● **WHAT IS REQUIRED**
Will you return the listing unchanged, beginning at the line containing "At what distance does" and continuing through the end of the listing, without any of the pictures?

══ STORED DATA ══

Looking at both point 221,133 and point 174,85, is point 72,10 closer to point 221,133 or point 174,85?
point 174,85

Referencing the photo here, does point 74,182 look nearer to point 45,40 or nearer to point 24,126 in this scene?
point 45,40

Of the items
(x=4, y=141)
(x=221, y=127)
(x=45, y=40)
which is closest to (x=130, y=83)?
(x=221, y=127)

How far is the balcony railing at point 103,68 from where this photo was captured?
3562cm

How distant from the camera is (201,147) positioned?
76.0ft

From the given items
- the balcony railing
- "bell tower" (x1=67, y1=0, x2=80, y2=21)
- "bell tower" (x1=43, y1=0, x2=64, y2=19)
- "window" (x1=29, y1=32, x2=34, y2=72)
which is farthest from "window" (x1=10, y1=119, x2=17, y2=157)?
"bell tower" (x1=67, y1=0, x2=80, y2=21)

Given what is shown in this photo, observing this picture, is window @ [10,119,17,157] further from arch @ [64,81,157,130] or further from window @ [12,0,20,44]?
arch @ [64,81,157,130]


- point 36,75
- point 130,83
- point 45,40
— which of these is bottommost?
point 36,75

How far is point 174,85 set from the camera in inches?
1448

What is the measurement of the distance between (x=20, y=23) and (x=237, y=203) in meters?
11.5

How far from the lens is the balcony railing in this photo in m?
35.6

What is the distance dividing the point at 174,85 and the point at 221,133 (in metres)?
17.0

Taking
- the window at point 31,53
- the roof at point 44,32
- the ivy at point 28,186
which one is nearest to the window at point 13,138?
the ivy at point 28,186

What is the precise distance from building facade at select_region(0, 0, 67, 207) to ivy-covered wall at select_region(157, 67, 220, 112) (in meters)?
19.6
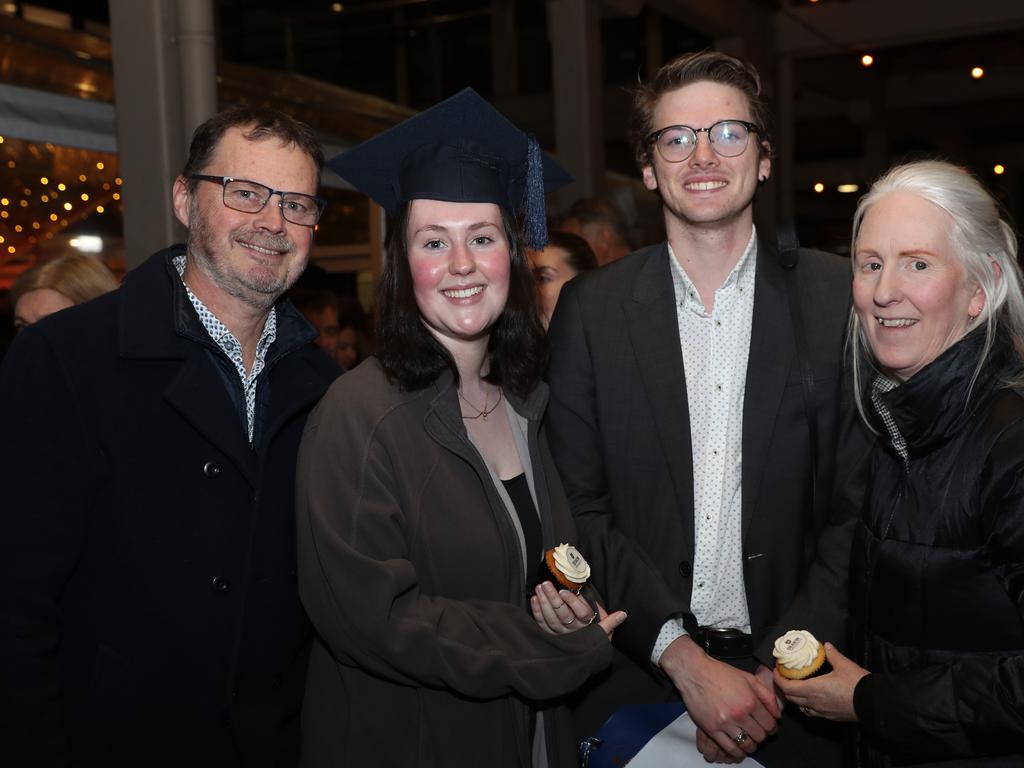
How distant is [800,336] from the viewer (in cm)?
239

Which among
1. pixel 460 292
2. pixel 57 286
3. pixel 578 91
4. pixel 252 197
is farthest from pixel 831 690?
pixel 578 91

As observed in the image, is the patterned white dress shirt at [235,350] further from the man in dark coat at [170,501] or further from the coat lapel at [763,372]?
the coat lapel at [763,372]

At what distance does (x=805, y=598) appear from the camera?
2.31 m

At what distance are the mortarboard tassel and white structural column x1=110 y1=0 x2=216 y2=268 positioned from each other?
2.45 meters

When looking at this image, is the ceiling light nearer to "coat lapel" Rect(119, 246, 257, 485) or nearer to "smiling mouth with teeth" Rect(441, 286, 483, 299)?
"coat lapel" Rect(119, 246, 257, 485)

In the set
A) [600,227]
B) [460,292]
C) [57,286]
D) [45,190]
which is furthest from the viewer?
[45,190]

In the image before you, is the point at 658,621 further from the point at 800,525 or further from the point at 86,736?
the point at 86,736

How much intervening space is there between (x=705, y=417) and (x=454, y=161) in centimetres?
85

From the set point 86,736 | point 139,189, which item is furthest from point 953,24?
point 86,736

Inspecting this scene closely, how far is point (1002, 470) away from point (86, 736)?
73.4 inches

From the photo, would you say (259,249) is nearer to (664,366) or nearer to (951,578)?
(664,366)

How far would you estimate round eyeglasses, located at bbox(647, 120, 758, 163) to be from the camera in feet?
7.89

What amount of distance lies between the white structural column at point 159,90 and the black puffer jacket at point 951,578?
11.0 feet

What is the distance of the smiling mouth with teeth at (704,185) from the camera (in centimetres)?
238
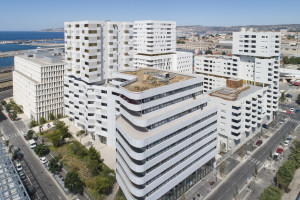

═══

● **COMPLETED EXERCISE**
At what distance does (x=805, y=598) appear from the camera?
2.31 m

At what distance are the mortarboard tassel and white structural column x1=110 y1=0 x2=216 y2=268 positioned from each other?
2.45 meters

When looking at this image, is the ceiling light nearer to "coat lapel" Rect(119, 246, 257, 485) or nearer to "smiling mouth with teeth" Rect(441, 286, 483, 299)?
"coat lapel" Rect(119, 246, 257, 485)

In the set
A) [600,227]
B) [460,292]
C) [57,286]
D) [45,190]
which is furthest from the viewer?
[45,190]

In the image before you, is the point at 658,621 further from the point at 800,525 or further from the point at 86,736?
the point at 86,736

How much intervening space is there between (x=705, y=417) and (x=454, y=161) in centimetres?
85

From the set point 86,736 | point 139,189, which item is furthest from point 953,24?
point 86,736

Inspecting this scene closely, how far is point (1002, 470) away from point (86, 736)?
73.4 inches

From the photo, would you say (259,249) is nearer to (664,366) or nearer to (951,578)?
(664,366)

How far would you estimate round eyeglasses, located at bbox(647, 120, 758, 163) to be from the camera in feet?
7.89

What amount of distance lies between the white structural column at point 159,90 and the black puffer jacket at point 951,578?
11.0 feet

What is the distance of the smiling mouth with teeth at (704,185) from the camera (in centimetres)?
238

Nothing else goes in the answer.